Health officials in Germany and the Czech Republic have advised women who had potentially defective breast implants to have them removed.
The implants, made by French company PIP, contain industrial grade silicone, putting them at great risk of rupturing inside the body.
France and Venezuela have already said they should be taken out, while the UK has said there is no immediate need.
Some 300,000 of the implants were sold in 65 countries over the last 12 years.
They were banned in France in 2010 after they were found to contain low-grade industrial silicone gel - manufactured for use in mattresses - in place of specialist medical materials.
'Nothing' to say
Germany's Federal Office for Pharmaceuticals and Medical Devices said investigations had shown that even implants which did not signs of rupturing could pose a health risk.
"The office thus recommends that the implants in question be removed as a precautionary measure," said president Walter Schwerdtfeger.
He said the urgency of carrying out the procedure depended mainly on how long each patient had had the implants.
The health ministry in the Czech Republic, where some 2,000 people are thought to have had the implants, said it had so far not detected any "acute risk of serious health problems" but it advised that patients had them removed or checked annually.

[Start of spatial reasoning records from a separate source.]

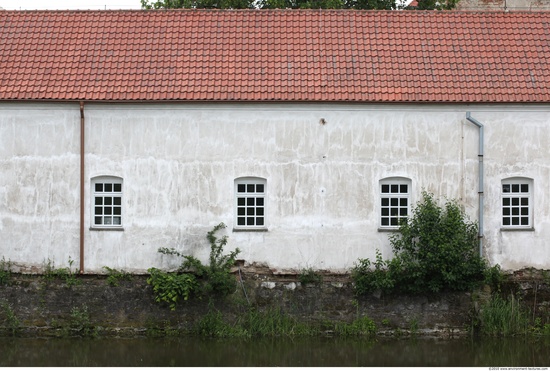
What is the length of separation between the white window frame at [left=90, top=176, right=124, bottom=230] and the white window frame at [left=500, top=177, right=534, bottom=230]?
9.43 meters

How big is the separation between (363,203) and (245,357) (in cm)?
539

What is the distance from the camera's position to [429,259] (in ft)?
74.9

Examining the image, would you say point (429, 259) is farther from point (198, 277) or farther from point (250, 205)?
point (198, 277)

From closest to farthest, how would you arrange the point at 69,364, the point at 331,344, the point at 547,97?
1. the point at 69,364
2. the point at 331,344
3. the point at 547,97

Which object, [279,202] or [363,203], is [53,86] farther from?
[363,203]

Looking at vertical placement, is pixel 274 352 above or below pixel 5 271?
below

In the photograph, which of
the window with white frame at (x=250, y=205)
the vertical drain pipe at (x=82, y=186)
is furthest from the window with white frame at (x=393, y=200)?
the vertical drain pipe at (x=82, y=186)

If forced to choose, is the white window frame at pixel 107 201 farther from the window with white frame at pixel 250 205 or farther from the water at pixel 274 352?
the water at pixel 274 352

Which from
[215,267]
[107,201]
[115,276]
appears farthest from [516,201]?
[107,201]

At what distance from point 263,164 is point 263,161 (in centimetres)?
7

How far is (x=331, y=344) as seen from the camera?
2227 centimetres

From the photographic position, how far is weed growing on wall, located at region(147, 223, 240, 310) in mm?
23078

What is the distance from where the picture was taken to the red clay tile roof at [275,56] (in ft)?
78.7

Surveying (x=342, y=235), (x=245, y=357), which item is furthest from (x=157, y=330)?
(x=342, y=235)
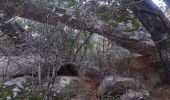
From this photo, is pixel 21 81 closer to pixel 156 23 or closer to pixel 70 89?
pixel 70 89

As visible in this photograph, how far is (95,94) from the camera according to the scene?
7.73m

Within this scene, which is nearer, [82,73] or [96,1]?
[96,1]

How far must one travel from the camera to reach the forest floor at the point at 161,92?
8438 mm

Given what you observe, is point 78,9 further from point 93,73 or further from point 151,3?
point 93,73

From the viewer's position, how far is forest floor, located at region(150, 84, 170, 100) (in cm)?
844

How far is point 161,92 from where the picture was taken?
880cm

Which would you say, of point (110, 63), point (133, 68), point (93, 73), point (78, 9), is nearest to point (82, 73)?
point (93, 73)

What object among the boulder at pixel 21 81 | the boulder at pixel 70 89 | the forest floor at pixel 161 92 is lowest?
the forest floor at pixel 161 92

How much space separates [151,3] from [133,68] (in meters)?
3.03

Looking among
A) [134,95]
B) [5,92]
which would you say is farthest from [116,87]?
[5,92]

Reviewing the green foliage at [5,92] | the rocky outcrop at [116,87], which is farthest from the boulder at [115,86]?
the green foliage at [5,92]

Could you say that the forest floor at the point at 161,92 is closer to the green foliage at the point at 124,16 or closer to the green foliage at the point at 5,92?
the green foliage at the point at 124,16

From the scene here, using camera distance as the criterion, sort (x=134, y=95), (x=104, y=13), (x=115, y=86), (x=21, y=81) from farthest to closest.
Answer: (x=115, y=86)
(x=21, y=81)
(x=134, y=95)
(x=104, y=13)

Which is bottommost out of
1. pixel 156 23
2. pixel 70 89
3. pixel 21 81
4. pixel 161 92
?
pixel 161 92
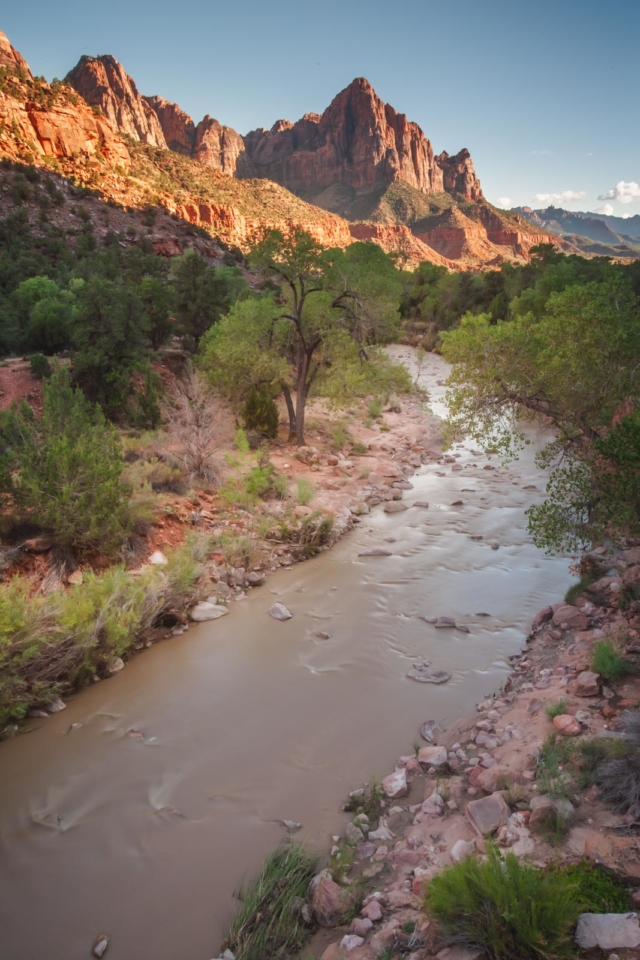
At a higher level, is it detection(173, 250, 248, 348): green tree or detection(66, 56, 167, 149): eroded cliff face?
detection(66, 56, 167, 149): eroded cliff face

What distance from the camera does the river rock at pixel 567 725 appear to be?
4.65 meters

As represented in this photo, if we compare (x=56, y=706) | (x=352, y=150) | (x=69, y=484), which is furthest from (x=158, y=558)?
(x=352, y=150)

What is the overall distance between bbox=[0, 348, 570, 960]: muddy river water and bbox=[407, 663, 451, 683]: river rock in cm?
9

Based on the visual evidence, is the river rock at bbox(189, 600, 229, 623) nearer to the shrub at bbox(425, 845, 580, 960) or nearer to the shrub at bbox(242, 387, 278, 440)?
the shrub at bbox(425, 845, 580, 960)

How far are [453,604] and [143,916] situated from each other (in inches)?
234

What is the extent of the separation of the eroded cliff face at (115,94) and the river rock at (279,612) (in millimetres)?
132424

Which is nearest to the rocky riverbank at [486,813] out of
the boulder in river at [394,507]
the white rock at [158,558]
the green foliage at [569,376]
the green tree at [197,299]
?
the green foliage at [569,376]

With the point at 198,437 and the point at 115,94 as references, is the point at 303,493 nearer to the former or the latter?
the point at 198,437

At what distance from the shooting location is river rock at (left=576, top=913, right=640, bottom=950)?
2550 mm

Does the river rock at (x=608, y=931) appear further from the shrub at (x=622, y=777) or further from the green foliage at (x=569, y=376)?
the green foliage at (x=569, y=376)

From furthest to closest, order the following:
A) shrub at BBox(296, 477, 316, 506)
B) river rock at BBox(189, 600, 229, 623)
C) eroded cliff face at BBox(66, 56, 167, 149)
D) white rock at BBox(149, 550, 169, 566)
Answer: eroded cliff face at BBox(66, 56, 167, 149) < shrub at BBox(296, 477, 316, 506) < white rock at BBox(149, 550, 169, 566) < river rock at BBox(189, 600, 229, 623)

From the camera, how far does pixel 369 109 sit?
158 meters

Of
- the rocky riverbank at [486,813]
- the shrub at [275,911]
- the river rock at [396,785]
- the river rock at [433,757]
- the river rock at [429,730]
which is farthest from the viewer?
the river rock at [429,730]

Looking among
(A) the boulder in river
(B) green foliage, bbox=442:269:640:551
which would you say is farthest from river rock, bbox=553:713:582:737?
(A) the boulder in river
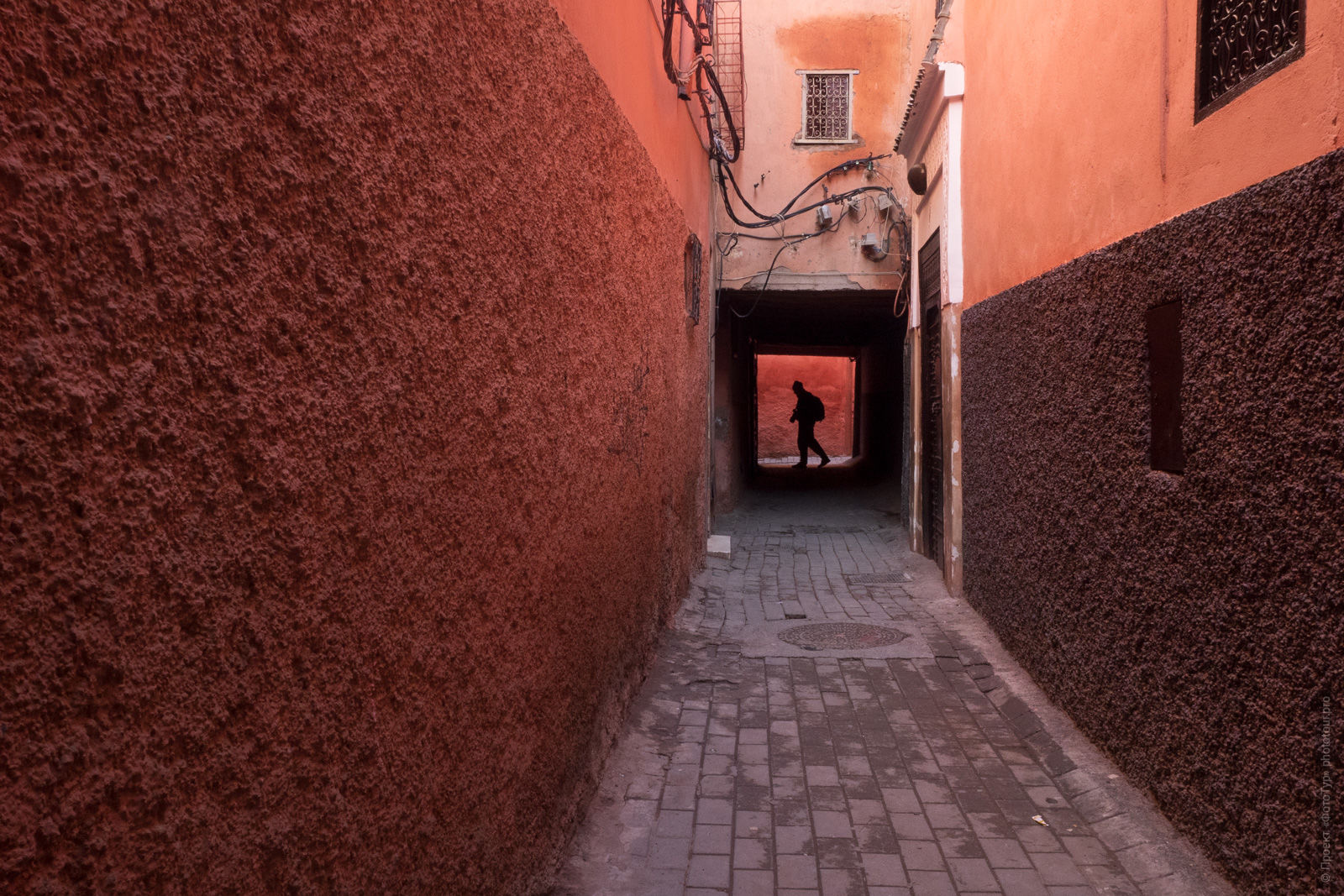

British health officials have said there is no need for the "routine removal" of PIP implants, but the government has said that where a woman had the implants under the National Health Service (NHS), it would cover the cost of the removal.
Some 5% of the 40,000 women in the UK with the implants had the operation for free on the NHS, for medical reasons.
"They are the NHS's patients and we will take responsibility for ensuring that they get access to advice, to scans and to the removal of the implant if that is the decision they come to," said Health Secretary Andrew Lansley.
"But I do want to make it very clear for women that we're not recommending the removal of these implants."
Mr Lansley said private clinics had "a moral duty to offer the same service to their patients that we will offer to NHS patients - free information, consultations, scans and removal if necessary".
Concerns about the safety of the firm's implants were raised when French surgeons noticed they ruptured more easily than others and the case it now being re-examined by a magistrate.
It has emerged that in a police interview in 2010, PIP's owner Jean-Claude Mas admitted the company had deceived European safety inspectors "without a problem" for 13 years by ordering employees to hide the unauthorised silicone when they visited its factory.
Mr Mas said he had "nothing" to say to the affected women, and that they were "filing their complaints to make money".